[Extract provided]
----------

Hi everyone,

Welcome back to the blog for another Sunday, I’ll be your author, the exit can be found in the big X in the top-right corner of the screen, or the Home button on your phone.

But I do hope you’ll stay, even if this is my first Faith/Religion post – a guaranteed proselytisation-free zone, and being bisexual, you know I’m not about to smack you in the head with Leviticus or something Pauline.

Anyway, how’s the blog going?

Those heady, boosted post heights are well and truly over, views in the hundreds every day a distant memory, and it’s trusting God’s timing instead. But it’s for the best, I can’t leap off the temple, I’ll go splat.

Humble it is for now.

Feels good to get that out, and I don’t feel it so intensely. And with that, I’ll sharp-segue over to the post itself. Happy reading!

Go back to where it all began.

Enjoy my first post, What’s a Bi Ex-Atheist with Bipolar and an Addiction Doing Here?

This Whole Faith Malarky

Don’t mind me, I pilfered that from the 12 Steps and 12 Traditions mini-book AA published on how the steps work, and how the traditions were formed – most of them after experimental failures.

Anyway, one guy coming across believing that a Power greater than ourselves could restore us to sanity, exclaims he doesn’t get this – and gets kicked out of the meeting.

And it resonates with me.

I’m guessing the guy was an atheist, maybe agnostic (the Big Book has a chapter to such people, as well as those who walked from/got kicked out from a faith following), like I was.

I had no notion of a faith, spirituality screamed “Religion!” at me, and my few times at a service was either a wedding or baptism, once on Christmas Eve, and I took Scripture because the school didn’t have non-Scripture.

All I knew of faith or religion were from Christmas carols, watching the semi-denominational cartoons on Christmas, King of Kings because it was on over Easter, the story about Moses in the reed basket.

----------

[Data extracts]

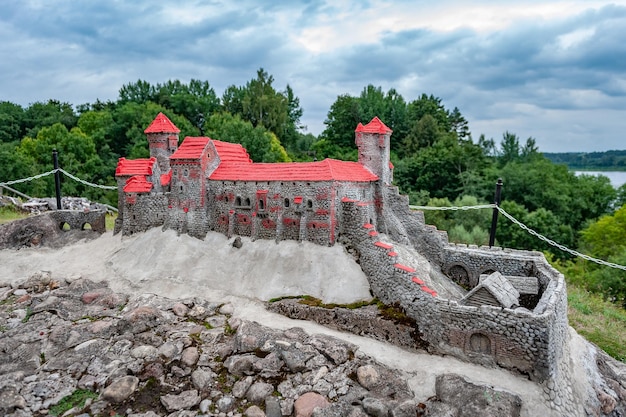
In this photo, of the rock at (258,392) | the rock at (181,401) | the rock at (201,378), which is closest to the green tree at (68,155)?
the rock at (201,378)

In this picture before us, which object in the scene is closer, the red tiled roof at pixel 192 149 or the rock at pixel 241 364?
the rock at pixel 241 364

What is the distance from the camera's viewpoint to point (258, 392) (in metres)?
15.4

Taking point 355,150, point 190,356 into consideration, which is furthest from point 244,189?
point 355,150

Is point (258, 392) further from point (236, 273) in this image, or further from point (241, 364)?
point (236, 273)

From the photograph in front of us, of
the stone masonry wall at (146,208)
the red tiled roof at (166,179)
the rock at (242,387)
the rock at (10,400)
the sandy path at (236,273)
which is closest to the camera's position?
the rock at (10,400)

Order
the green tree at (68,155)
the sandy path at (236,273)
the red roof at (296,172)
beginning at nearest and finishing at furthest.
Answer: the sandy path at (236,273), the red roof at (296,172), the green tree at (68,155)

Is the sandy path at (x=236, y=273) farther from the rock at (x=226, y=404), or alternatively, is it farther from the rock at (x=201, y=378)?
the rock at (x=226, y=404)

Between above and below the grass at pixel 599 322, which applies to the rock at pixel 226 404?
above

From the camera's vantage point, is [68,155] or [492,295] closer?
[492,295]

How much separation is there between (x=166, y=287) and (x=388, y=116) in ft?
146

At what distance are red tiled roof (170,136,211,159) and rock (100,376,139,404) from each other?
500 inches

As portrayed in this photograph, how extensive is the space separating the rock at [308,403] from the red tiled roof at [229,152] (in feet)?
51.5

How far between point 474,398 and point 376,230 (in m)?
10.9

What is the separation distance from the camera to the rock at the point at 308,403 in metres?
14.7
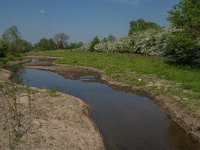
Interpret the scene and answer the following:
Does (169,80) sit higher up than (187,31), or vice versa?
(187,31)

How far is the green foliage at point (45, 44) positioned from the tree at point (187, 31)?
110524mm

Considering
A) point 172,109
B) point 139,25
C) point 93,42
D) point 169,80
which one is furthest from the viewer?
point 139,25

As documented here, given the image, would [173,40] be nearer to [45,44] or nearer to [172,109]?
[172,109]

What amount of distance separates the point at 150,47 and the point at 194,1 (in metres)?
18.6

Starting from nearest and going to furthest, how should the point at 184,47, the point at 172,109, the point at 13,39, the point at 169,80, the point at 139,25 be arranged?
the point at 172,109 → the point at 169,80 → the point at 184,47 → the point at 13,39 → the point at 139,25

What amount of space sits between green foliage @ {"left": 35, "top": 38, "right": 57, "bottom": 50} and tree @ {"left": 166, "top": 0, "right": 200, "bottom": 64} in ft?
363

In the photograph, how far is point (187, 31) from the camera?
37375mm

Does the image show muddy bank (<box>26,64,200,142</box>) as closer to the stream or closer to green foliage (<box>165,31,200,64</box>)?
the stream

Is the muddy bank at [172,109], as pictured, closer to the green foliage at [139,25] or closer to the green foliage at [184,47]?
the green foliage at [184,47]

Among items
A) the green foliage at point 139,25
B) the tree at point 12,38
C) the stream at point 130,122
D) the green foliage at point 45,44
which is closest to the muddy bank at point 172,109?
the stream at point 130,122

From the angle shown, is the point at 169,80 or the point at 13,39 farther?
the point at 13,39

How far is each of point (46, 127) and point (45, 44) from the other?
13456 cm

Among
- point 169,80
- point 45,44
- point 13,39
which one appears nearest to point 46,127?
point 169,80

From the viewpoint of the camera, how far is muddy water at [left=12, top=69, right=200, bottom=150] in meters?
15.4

----------

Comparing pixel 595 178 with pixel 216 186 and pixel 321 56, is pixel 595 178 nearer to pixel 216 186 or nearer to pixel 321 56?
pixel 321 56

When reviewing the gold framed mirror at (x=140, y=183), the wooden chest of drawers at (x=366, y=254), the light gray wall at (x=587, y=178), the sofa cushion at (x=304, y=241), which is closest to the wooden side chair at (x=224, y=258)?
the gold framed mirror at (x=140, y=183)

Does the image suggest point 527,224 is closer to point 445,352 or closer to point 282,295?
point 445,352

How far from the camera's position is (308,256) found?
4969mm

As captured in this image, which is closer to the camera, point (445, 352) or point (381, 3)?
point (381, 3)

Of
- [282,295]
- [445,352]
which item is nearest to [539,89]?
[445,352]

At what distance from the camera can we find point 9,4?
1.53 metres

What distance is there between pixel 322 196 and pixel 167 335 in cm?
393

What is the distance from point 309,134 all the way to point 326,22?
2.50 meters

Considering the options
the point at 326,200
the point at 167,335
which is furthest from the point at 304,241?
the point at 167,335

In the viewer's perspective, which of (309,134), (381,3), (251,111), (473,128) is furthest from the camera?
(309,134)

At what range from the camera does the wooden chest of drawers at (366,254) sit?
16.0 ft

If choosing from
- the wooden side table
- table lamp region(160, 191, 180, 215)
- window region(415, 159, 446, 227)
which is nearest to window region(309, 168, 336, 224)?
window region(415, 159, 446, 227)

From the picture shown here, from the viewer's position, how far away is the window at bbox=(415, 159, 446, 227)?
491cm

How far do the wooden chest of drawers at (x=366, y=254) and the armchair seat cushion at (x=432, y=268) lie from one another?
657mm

----------

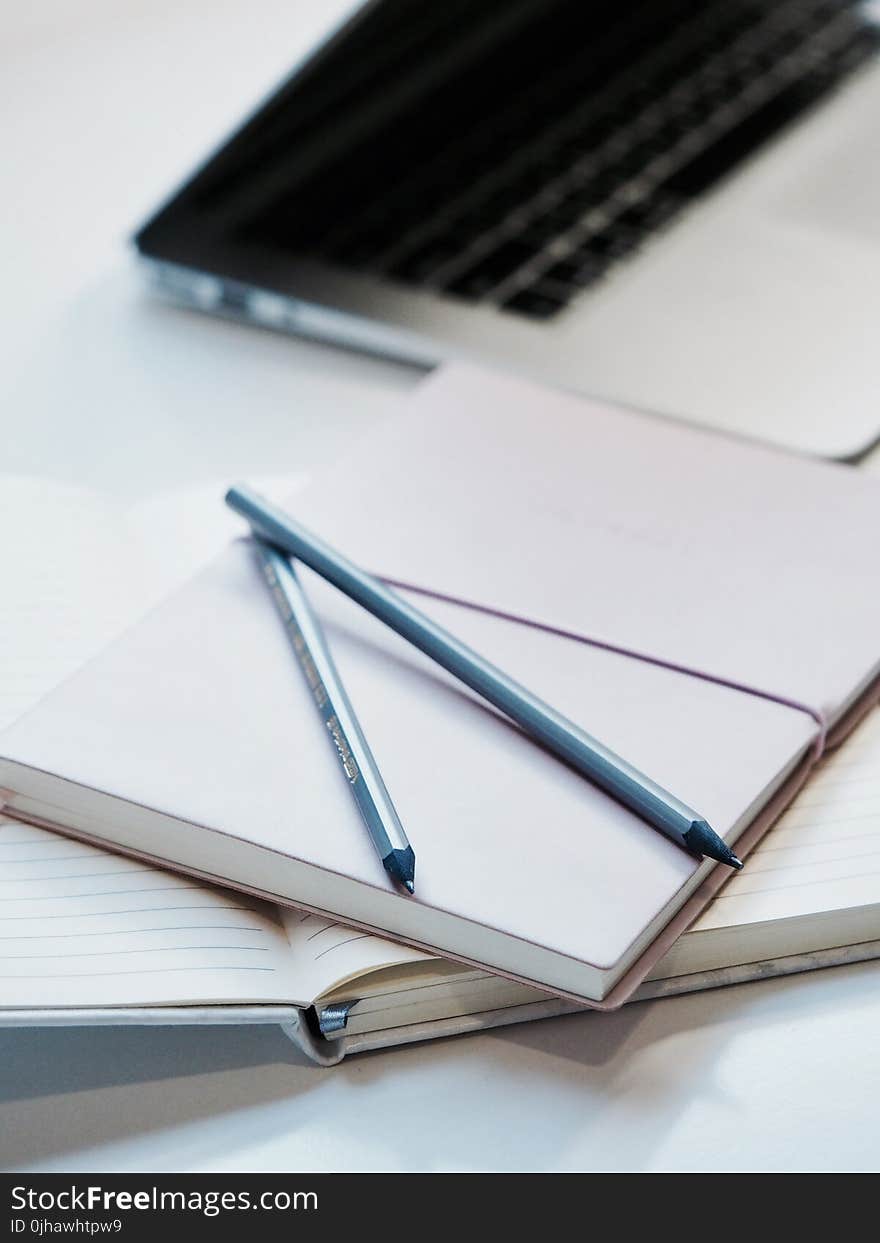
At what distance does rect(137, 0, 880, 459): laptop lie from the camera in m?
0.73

----------

[Activity list]
A - In the blog post, which film did the writer know because it aired over Easter?
B - From the blog post, list every source the writer says their knowledge of faith or religion came from.
The records that come after the blog post are from a separate source.

[Results by task]
A - King of Kings

B -
- Christmas carols
- The semi-denominational cartoons on Christmas
- King of Kings
- The story about Moses in the reed basket